The recession “basically told everybody that they need an education to get better jobs,” says John Silvia, chief economist at Wells Fargo. “So how would young people respond? They stayed in school.”
Fewer than 39 percent of 18- and 19-year-olds are employed, down from 56 percent in 2000. For people ages 20 to 24, the proportion has fallen to 64 percent from 72 percent.
— The number of part-timers who would prefer full-time work remains high.
About 6.5 million workers are working part time but want full-time jobs, up from 4.6 million before the recession began. This is partly a reflection of tepid economic growth. But economists also point to long-term factors: Industries such as hotels and restaurants that hire many part-timers are driving an increasing share of job growth, researchers at the Federal Reserve Bank of San Francisco have found.

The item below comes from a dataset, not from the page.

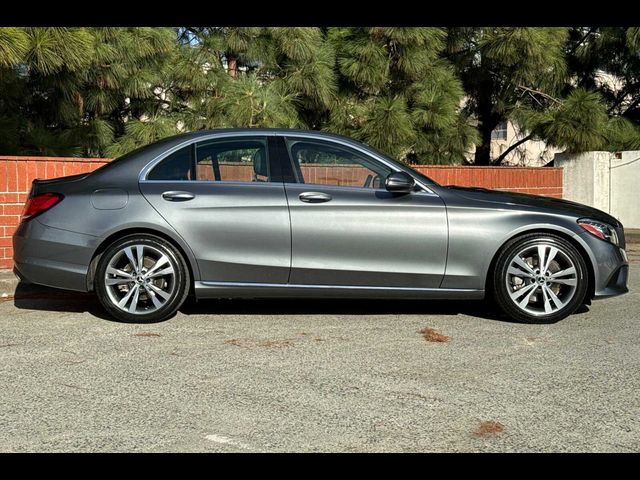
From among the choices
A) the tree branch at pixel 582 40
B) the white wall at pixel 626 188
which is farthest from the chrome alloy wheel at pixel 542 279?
the tree branch at pixel 582 40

As more young adults put off working, some employers are turning to older workers to fill part-time jobs. Older workers are more likely to want full-time work, raising the level of so-called involuntary part-time employment.
Many economists also point to the Obama administration’s health care reforms for increasing part-time employment. The law requires companies with more than 100 employees to provide health insurance to those who work more than 30 hours.
Michael Feroli, an economist at JPMorgan Chase, says this could account for as much as one-third of the increase in part-time jobs.
— Weak pay growth.
The average hourly U.S. wage was flat in June at $24.95 and has risen just 2 percent over the past year. The stagnant June figure dispelled hopes that strong job growth in May heralded a trend of steadily rising incomes.
In theory, steady hiring is supposed to reduce the number of qualified workers who are still seeking jobs. And a tight supply of workers tends to force wages up.
Yet a host of factors have complicated that theory. U.S. workers are competing against lower-paid foreigners. And automation has threatened everyone from assembly line workers to executive secretaries.
Still, economists at Goldman Sachs forecast that average hourly pay will grow at an annual pace of about 3.5 percent by the end of 2016. That is a healthy pace. But it will have taken much longer to reach than in previous recoveries.